• **Work task 1**:
Reproduce everything in the series review from "The main character, Tris" down to "book series great.".
• **Work task 2**:
For each statement (a), (b) and (c), decide whether it agrees with the series review, answering yes or no and quoting the words of the review that settle it.
(a) The reviewer says the films were better than the books.
(b) The review describes Tris as beautiful.
(c) The reviewer would recommend the series only to readers who like YA Dystopian novels.

• **Text block**:
This is probably the only time that I will say that the films were better than the books. Don’t get me wrong, I loved the series. The characters were painfully real and made their strange, dystopian world more believable. I’m definitely the type of reader that finds character development to be my make-or-break aspect of a book. With that said, I would recommend this series to anyone and everyone. Even people that don’t like YA Dystopian novels.

 

The main character, Tris is not a typical teenage girl. She’s quiet, temperamental and has a hero-complex. And to my surprise (no doubt to the surprise of all YA fans), the heroine is NOT beautiful. OK, so she’s not a stinker either, but she’s not one of those female leads that has glowing skin and flowing locks that make all the boys weak in the knees. She draws attention by her actions and bravery, an important trait for any lead to have. Her love interest, Four, also possesses enough strength and mystery to keep the reader interested. Together, these two characters make this book series great.

• **Record excerpts**:
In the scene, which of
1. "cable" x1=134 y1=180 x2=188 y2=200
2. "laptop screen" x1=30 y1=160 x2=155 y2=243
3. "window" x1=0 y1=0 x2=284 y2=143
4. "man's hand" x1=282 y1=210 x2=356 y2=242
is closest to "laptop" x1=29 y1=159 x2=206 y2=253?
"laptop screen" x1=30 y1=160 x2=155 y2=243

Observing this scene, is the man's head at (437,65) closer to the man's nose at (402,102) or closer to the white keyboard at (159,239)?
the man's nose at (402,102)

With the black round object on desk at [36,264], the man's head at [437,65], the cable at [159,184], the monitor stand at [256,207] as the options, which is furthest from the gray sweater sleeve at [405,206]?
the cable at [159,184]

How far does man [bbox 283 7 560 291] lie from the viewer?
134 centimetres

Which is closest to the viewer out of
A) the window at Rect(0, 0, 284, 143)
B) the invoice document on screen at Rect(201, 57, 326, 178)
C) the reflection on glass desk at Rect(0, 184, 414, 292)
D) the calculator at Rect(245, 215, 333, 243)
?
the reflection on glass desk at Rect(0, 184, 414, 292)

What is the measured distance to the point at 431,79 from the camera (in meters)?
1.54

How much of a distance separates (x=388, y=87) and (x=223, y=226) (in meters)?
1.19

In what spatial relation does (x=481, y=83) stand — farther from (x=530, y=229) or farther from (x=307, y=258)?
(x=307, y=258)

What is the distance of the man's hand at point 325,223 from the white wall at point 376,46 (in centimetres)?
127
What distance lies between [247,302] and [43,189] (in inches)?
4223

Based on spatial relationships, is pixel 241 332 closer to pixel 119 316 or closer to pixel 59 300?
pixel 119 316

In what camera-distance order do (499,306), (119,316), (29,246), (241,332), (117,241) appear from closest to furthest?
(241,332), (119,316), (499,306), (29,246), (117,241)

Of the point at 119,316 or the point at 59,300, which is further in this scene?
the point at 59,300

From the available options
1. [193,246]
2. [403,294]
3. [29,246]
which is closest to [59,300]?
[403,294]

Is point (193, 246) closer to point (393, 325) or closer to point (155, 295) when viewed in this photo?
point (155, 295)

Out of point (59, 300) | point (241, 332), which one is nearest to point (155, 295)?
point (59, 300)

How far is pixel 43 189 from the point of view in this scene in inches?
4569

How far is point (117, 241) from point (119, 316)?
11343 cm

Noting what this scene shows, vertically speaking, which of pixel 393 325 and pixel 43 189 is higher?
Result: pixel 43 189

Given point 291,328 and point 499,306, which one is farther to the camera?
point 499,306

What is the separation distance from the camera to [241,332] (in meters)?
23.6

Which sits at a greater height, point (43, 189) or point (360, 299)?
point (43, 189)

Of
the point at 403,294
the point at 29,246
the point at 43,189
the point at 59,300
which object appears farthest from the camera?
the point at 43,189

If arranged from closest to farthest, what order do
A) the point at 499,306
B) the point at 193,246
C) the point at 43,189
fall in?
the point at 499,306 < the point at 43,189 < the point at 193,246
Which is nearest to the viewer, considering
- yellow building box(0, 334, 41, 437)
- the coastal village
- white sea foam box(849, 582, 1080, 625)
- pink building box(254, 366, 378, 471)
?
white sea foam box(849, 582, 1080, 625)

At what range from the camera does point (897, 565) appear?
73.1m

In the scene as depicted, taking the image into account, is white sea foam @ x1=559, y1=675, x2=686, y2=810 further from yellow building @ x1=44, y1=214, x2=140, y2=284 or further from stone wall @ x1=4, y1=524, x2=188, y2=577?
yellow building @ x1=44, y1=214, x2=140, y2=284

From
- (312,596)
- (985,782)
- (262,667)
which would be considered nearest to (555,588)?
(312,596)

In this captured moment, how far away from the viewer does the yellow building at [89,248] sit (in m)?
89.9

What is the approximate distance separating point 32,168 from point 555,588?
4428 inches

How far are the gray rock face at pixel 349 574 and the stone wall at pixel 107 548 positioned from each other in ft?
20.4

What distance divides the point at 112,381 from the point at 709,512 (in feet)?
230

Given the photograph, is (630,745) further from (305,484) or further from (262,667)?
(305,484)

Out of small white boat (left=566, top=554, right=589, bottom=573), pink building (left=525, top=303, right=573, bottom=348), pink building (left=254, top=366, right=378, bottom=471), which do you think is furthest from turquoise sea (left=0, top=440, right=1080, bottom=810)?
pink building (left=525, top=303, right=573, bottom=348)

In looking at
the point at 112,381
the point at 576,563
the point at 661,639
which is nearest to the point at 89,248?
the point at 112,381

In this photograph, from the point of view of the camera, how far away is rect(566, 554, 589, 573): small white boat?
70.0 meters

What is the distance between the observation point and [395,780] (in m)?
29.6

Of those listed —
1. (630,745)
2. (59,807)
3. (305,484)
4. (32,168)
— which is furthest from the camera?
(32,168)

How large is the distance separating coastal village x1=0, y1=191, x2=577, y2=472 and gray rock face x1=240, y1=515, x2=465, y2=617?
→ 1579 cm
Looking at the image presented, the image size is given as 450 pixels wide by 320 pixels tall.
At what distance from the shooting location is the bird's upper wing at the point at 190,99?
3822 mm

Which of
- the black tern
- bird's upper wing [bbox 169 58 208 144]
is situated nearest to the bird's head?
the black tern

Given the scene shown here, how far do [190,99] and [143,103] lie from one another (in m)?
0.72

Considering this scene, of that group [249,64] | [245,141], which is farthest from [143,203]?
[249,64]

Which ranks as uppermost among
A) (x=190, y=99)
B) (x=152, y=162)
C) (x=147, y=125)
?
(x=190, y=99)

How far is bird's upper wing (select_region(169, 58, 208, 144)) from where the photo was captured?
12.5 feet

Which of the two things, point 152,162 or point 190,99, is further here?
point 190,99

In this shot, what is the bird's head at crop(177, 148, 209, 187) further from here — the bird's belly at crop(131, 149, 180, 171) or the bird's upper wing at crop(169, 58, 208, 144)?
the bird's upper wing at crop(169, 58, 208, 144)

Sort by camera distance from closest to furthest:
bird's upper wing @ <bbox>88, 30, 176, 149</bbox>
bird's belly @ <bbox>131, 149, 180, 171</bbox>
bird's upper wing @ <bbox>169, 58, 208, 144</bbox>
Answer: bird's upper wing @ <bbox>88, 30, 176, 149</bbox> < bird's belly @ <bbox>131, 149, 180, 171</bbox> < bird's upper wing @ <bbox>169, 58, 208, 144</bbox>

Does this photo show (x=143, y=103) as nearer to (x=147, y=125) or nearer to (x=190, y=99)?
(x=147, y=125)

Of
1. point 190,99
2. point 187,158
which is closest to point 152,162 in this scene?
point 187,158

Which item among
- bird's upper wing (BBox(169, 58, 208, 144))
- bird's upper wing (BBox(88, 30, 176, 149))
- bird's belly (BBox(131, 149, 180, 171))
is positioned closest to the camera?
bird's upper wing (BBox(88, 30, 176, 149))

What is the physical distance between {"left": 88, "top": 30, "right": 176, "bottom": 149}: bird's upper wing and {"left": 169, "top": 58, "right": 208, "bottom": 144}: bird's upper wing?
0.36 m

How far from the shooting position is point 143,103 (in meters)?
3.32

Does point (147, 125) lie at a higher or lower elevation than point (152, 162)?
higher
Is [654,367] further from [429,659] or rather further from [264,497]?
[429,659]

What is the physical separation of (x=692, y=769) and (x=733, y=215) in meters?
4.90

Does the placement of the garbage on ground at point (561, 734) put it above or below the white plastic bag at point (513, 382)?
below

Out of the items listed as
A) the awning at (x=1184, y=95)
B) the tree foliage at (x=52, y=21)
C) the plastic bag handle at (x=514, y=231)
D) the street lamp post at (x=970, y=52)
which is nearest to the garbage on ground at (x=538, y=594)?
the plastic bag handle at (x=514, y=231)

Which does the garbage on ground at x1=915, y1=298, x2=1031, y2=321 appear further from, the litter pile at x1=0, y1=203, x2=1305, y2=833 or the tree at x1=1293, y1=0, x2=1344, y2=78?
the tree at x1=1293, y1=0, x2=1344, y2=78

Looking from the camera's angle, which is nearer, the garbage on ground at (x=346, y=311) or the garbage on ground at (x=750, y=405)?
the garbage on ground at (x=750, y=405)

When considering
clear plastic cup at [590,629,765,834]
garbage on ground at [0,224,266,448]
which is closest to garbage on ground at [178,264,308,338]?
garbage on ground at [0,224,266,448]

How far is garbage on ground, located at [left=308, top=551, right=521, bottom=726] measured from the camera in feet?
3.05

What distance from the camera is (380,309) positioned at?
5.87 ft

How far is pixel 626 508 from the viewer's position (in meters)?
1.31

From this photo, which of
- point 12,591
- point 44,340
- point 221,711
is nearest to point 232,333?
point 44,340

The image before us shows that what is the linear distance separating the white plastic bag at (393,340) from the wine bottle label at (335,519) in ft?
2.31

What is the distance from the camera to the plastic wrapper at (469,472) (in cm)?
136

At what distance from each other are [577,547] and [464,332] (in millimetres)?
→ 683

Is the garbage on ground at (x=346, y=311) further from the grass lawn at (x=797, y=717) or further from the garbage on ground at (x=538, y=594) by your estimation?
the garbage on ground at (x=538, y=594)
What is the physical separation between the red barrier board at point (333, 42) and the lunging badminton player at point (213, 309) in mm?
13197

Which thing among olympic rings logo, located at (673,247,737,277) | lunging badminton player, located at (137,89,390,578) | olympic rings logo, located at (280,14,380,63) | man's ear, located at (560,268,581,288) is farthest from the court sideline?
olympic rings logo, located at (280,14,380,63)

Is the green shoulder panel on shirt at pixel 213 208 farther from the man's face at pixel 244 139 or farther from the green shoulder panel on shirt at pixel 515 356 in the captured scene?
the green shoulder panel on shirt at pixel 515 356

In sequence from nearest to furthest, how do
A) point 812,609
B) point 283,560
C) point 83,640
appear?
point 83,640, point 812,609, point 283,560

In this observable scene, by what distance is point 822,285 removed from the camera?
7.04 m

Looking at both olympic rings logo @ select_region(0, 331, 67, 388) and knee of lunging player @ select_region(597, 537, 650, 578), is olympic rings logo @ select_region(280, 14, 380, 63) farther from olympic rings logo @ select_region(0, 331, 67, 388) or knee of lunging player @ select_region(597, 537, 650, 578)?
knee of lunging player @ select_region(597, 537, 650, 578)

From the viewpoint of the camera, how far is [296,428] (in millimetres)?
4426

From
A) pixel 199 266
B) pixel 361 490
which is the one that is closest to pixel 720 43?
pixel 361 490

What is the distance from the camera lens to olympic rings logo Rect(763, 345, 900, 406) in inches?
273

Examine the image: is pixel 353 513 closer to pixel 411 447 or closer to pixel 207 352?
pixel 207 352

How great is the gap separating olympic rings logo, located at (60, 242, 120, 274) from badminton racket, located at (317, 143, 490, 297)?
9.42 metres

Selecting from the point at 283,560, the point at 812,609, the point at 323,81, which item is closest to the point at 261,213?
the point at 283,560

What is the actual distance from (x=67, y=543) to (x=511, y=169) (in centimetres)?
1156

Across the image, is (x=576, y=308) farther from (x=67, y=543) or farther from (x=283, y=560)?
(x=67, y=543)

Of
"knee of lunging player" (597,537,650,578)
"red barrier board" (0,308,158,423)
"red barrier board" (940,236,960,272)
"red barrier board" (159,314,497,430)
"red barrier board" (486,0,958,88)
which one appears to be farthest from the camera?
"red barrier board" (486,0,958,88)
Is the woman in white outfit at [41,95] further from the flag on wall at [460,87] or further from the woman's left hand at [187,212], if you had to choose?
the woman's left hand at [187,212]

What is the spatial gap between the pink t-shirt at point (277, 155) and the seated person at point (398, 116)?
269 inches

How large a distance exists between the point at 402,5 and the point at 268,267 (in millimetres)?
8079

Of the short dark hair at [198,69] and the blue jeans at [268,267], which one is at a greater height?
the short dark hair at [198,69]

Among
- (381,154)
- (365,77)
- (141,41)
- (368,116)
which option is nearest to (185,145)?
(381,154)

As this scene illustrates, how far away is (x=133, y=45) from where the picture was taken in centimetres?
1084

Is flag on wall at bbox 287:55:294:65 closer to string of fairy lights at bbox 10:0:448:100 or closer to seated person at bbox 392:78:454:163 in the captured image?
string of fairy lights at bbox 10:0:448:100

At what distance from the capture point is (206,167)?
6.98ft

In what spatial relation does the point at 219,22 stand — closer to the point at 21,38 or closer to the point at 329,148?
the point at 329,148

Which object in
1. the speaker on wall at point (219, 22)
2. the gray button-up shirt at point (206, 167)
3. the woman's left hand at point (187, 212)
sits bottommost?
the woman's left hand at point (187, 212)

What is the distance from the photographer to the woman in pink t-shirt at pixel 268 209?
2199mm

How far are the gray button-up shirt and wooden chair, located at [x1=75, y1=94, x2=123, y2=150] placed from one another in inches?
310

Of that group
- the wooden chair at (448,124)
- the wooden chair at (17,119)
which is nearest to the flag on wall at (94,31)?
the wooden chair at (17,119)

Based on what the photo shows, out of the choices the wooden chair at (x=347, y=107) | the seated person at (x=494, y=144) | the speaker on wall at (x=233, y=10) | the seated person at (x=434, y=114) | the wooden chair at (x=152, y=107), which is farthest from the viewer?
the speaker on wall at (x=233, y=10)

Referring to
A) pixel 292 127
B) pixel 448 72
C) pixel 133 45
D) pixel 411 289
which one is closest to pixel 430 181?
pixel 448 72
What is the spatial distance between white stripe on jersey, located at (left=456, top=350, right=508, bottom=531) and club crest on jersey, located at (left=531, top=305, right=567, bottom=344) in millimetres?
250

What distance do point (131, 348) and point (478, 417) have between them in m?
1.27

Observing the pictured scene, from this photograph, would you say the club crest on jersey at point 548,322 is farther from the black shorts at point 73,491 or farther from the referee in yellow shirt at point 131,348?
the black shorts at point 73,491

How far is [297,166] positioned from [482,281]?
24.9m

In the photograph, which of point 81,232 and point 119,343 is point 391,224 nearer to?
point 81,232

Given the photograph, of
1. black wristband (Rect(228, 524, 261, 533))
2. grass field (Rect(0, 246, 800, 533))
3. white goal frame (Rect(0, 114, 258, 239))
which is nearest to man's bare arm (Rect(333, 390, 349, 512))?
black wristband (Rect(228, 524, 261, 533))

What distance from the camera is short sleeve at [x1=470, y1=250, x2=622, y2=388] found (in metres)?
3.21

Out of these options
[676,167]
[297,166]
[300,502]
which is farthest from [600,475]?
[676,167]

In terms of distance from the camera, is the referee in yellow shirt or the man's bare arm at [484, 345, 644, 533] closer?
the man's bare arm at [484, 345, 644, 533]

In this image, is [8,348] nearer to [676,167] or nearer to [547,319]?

• **Written answer 1**:
The main character, Tris is not a typical teenage girl. She’s quiet, temperamental and has a hero-complex. And to my surprise (no doubt to the surprise of all YA fans), the heroine is NOT beautiful. OK, so she’s not a stinker either, but she’s not one of those female leads that has glowing skin and flowing locks that make all the boys weak in the knees. She draws attention by her actions and bravery, an important trait for any lead to have. Her love interest, Four, also possesses enough strength and mystery to keep the reader interested. Together, these two characters make this book series great.

• **Written answer 2**:
(a) Yes: "This is probably the only time that I will say that the films were better than the books."
(b) No: "the heroine is NOT beautiful."
(c) No: "Even people that don’t like YA Dystopian novels."